Sunday, January 10, 2010

Buying the right glass for your drink!!!

If you enjoy fine champagnes and sparkling wines, then having the right glasses is worth the investment!

Whether you are celebrating a wedding, anniversary, New Year’s Eve or other special occasion, champagne or sparkling wine in fine champagne glasses makes the perfect complement to any celebration.

But what are the right shape, size and brand of champagne glasses to buy? Read on and learn the basics of selecting and buying quality champagne glasses into which to pour your bubbly.

What Type of Champagne Glass to Buy?

What should you look for when buying quality Champagne glasses?
Champagne Flutes

A tall tulip-shaped flute is what most experts suggest you use to serve champagne; the small mouth and tall shape of a champagne flute slows the movement of the bubbles, allowing expensive champagne to retain its effervescence longer and concentrating the aroma better than other shapes.

Typically containing six to eight ounces of champagne, the flute’s narrow opening traps and concentrates the aroma and helps preserve the chill of the wine, whereas a glass with a wide bowl allows the aroma to escape and the wine flatten quickly.

Champagne Saucer or Coupe

While coupes may be sensuous (rumors abound that these wide-bowled champagne glasses were originally cast from the breasts of various famous women), they don’t make the best glasses for sipping fine champagne or sparking wines!

For many people, the image of a champagne glass is all wrong; the wide mouth saucer or coupe shape bowl is actually to be avoided! A wide bowl lets all the bubbles escape and your sparkling wine or expensive French champagne goes flat and warms up very quickly with a lot of surface area.

Sparkling Wine Glasses

Over the years, a number of unique shapes and playful designs have evolved in the world of sparkling wine glasses. Some of the more popular styles of sparkling wine glasses enable the stem to be filled as well as the bowl or flute.

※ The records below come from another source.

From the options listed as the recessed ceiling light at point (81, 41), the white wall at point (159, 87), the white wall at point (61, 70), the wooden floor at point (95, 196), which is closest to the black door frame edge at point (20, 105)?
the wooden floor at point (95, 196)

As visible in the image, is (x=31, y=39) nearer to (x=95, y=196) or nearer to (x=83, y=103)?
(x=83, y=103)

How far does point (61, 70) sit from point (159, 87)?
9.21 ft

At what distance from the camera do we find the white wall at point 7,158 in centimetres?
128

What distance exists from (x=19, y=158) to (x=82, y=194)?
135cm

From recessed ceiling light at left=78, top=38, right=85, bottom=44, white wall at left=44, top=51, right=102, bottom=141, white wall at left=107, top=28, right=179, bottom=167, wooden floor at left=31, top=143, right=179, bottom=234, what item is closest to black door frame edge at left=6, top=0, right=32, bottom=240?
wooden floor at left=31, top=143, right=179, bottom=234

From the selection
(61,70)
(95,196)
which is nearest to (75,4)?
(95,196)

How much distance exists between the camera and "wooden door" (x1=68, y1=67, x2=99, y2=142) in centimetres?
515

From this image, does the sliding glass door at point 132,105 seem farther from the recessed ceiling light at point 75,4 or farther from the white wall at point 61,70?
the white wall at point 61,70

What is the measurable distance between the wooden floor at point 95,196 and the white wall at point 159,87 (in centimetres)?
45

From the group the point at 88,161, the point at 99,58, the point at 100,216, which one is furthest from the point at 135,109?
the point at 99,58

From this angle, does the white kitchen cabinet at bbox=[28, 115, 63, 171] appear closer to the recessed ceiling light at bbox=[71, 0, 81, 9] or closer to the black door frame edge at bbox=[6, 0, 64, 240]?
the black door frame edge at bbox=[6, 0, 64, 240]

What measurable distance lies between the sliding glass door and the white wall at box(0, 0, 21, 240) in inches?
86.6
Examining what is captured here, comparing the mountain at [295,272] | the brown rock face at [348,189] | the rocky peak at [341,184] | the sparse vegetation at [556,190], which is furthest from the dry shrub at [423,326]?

Once consumed only on very special occasions, only wines crafted in the champagne region of France qualify as true champagnes, today you can find any number of superior sparkling wines from around the world and sparkling wines have become extremely popular in recent years. Many people prefer a sparkling wine or champagne over other wines these days, even for everyday enjoyment.

If design and appearance are more important to you than pure function, then these designer-oriented sparkling wine glasses can be a nice addition to your stemware collection, but the fact that your hands warm the sparkling wine more quickly when the stem is filled may outweigh the nice look some of these glasses!

Champagne Flutes concentrate the flavor and aroma of a Champagne or sparkling wine, making it the ideal shape.
Crystal or Glass Champagne Glasses?

The question often comes up whether crystal or glass is the better choice when selecting glassware for champagne and sparkling wine. Glass contains a mixture of sand, soda ash, marble, dolomite, potash and borax. These elements are heated to approximately 105ºC (221ºF) to create a molten batch of glass.

Crystal is made by adding lead oxide to the batch (24% or more of the batch will be lead in this case), making it tougher than regular glass. The lead content makes a glass appear to be more ‘sparkly’ since it is more refractive than normal glass. The irony is that since lead crystal glassware costs more, people will tend to treat it with more care than regular glassware, despite the fact that it is actually more durable!

Champagne Glass Storage and Care

First of all, if you do purchase fine crystal champagne or sparkling wine glasses, use them! You don’t have to treat them any differently than other glassware. Wash your glasses soon after using them and hand dry to prevent clouding or water marks.

You can put them in the dishwasher but hand washing is fine; the main thing is to be sure the glasses are rinsed thoroughly and hand dried with a lint-free linen towel to keep them clean and free of streaks or water marks.

Never expose your fine champagne glasses to rapid changes in temperature as this could damage them; for instance if you just took them out of the hot dishwasher and put them into the freezer you’d be asking for trouble. Champagne glasses should be used at room temperature and not chilled in a freezer or ice bucket anyway!

Chilling and Pouring Champagne

A good sparkling wine or champagne is best enjoyed well chilled; ideally, you want to pour from the bottle at 7 ºC (43 to 48 ºF). Any colder and you’ll miss out on the complex aroma and taste, much warmer and you’ll be really disappointed.

Don’t chill the glasses though; just the bottle before you uncork it; don’t leave it in the freezer … an ice bucket is the best way to chill champagne to get the right balance of the alcohol.

Tilt your champagne flute when you pour to prevent building up a ‘head’; unlike good beer, the sugars and alcohol in a fine sparkling wine is best appreciated with the bubbles in the liquid not let to escape by pouring too quickly from bottle into glass.